PASSAGE TO READ
◇ ◇ ◇ ◇

Maybe I need to speak with someone who successfully downgraded to High Sierra to see whether they disk format changes back from APFS (i cant remember what it was before but maybe HFS).

I already have a Kingston SSD on the way that I ordered. But its so frustrating that my situation demanded this inorganically. Me just minding my own business using a computer that was okay for my daily needs did not cause the computer to stop functioning as it should. Catalina did. Had I just continued doing what I was doing without ever trying to upgrade to Catalina, my computer still would have been okay. It was not the natural aging of my hard drive which caused the problem. It's lack of compatability with the new OS. The difference is like night and day pre and post upgrade. That is what is so frustrating, because it's like a honeypot attracting you to upgrade your computer (for free) and then you realize you fell into a trap and weren't expecting to pay money to fix it. I don't have a job I haven't worked in 6 years cuz I'm disabled. So I don't love pop-up expense surprises!
 

Heindijs

macrumors 6502
May 15, 2021
335
534
Thanks guys for writing back to me! Now I am worried that if I try to reinstall High Sierra on the drive, it's going to still be APFS. Does anyone know?

Maybe I need to speak with someone who successfully downgraded to High Sierra to see whether they disk format changes back from APFS (i cant remember what it was before but maybe HFS).

I already have a Kingston SSD on the way that I ordered. But its so frustrating that my situation demanded this inorganically. Me just minding my own business using a computer that was okay for my daily needs did not cause the computer to stop functioning as it should. Catalina did. Had I just continued doing what I was doing without ever trying to upgrade to Catalina, my computer still would have been okay. It was not the natural aging of my hard drive which caused the problem. It's lack of compatability with the new OS. The difference is like night and day pre and post upgrade. That is what is so frustrating, because it's like a honeypot attracting you to upgrade your computer (for free) and then you realize you fell into a trap and weren't expecting to pay money to fix it. I don't have a job I haven't worked in 6 years cuz I'm disabled. So I don't love pop-up expense surprises!
Mine has an SSD and when I used to run Monterey it didn't feel any slower than Catalina, which flies with an SSD. No reason to go back to High Sierra when there's an SSD on the way. You could totally install the latest version of macOS (Sonoma) with Opencore Legacy Patcher and it'll run perfectly fine.

◇ ◇ ◇ ◇

ITEMS
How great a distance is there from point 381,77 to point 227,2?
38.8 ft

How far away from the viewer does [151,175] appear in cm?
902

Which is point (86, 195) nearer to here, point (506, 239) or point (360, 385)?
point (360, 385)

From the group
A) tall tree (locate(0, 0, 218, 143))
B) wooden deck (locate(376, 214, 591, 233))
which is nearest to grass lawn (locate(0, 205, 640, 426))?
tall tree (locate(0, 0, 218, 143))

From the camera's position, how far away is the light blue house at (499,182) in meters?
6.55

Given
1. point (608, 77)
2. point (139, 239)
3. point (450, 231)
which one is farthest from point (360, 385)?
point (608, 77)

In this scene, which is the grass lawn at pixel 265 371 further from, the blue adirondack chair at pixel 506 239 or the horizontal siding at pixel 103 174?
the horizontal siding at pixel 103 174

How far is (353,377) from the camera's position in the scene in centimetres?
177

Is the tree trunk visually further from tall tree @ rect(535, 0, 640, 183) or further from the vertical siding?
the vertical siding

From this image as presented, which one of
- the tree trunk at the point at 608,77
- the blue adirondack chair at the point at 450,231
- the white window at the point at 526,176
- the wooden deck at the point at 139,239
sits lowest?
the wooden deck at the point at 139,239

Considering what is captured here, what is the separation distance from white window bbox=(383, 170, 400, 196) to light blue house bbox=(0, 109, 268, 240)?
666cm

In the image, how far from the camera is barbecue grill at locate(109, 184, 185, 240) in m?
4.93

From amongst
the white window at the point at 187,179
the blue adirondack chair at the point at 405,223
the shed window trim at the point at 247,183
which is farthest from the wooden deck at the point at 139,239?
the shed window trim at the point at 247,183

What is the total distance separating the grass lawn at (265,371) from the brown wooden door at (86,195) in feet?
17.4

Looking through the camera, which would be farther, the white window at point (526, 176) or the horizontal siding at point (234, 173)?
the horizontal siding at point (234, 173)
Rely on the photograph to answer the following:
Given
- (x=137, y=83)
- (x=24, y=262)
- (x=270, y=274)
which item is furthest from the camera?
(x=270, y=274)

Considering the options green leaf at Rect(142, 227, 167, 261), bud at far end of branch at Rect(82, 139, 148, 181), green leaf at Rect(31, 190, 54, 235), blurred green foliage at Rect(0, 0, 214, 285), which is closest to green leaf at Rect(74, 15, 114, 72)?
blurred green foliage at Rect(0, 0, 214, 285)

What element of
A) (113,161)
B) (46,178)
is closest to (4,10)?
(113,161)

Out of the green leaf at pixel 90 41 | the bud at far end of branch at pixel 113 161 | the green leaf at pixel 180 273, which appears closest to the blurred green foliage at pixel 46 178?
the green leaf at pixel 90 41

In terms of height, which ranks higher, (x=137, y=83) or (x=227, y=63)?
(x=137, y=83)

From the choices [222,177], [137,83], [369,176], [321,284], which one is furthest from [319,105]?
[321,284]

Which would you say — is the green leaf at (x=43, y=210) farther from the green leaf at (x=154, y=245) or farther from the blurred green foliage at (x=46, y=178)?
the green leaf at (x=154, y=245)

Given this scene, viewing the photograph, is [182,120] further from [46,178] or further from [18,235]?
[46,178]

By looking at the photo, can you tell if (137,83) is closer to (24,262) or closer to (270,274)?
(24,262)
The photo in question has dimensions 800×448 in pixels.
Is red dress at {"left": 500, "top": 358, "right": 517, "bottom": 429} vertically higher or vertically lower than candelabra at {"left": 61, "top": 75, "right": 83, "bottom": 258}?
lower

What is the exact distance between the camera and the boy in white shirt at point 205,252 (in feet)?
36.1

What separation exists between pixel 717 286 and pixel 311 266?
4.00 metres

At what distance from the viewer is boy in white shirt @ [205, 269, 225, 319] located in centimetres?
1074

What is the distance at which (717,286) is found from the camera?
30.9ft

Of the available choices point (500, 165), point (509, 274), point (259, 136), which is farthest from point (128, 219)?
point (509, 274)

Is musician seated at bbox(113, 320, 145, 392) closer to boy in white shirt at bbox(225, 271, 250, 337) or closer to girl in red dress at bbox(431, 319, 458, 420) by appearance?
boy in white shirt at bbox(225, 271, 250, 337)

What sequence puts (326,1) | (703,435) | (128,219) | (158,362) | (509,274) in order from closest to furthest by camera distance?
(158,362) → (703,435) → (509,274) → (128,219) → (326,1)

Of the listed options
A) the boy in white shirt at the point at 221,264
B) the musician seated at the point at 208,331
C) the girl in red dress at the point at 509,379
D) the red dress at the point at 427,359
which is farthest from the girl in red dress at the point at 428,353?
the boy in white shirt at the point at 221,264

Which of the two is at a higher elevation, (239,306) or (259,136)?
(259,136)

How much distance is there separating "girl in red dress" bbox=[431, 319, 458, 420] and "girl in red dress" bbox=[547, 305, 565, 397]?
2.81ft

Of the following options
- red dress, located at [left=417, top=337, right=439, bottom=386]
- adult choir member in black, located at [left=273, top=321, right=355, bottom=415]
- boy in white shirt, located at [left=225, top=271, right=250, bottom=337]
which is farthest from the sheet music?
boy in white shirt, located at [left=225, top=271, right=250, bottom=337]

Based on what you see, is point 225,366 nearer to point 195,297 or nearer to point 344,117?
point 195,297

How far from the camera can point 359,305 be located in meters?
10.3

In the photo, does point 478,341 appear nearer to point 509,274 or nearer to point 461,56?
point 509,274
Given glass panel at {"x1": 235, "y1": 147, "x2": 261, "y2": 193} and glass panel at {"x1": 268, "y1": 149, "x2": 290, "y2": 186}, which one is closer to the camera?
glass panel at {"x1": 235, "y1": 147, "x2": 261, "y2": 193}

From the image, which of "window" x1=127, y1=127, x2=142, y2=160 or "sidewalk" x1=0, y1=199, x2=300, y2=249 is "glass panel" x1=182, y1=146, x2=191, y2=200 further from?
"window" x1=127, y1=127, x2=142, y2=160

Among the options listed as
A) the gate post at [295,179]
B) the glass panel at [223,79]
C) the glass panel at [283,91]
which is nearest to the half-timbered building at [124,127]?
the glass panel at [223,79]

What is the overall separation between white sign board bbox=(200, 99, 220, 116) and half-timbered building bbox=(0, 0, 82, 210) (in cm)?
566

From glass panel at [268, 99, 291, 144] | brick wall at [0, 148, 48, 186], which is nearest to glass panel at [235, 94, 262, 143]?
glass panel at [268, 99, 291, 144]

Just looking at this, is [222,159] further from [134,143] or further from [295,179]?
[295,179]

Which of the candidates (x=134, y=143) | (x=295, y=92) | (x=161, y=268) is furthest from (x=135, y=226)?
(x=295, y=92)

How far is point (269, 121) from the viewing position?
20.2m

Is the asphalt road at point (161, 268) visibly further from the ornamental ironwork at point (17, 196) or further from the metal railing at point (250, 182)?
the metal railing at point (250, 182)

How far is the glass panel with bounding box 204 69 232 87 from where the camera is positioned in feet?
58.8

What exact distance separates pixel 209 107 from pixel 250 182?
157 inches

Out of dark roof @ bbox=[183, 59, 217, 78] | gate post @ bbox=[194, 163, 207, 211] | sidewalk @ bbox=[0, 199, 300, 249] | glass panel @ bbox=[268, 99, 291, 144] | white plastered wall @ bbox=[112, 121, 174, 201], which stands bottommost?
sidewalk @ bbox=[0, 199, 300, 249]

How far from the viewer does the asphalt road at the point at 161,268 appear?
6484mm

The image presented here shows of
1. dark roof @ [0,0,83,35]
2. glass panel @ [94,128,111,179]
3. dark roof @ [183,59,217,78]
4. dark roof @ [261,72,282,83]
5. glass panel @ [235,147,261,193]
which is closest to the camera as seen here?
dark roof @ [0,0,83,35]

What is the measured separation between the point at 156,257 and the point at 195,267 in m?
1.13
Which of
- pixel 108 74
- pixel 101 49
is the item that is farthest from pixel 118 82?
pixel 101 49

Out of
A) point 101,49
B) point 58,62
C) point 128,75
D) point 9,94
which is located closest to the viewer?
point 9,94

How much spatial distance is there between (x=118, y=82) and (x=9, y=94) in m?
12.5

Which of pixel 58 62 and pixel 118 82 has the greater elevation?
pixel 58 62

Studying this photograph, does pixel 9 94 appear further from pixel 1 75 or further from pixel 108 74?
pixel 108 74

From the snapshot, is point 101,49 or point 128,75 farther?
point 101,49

◇ ◇ ◇ ◇

EXERCISE 1
In the forum thread on downgrading macOS, what brand of SSD does the writer say is already on the way?
EXERCISE 2
List every macOS version named in the forum thread on downgrading macOS.

FULL OUTPUT 1
Kingston

FULL OUTPUT 2
High Sierra, Catalina, Monterey, Sonoma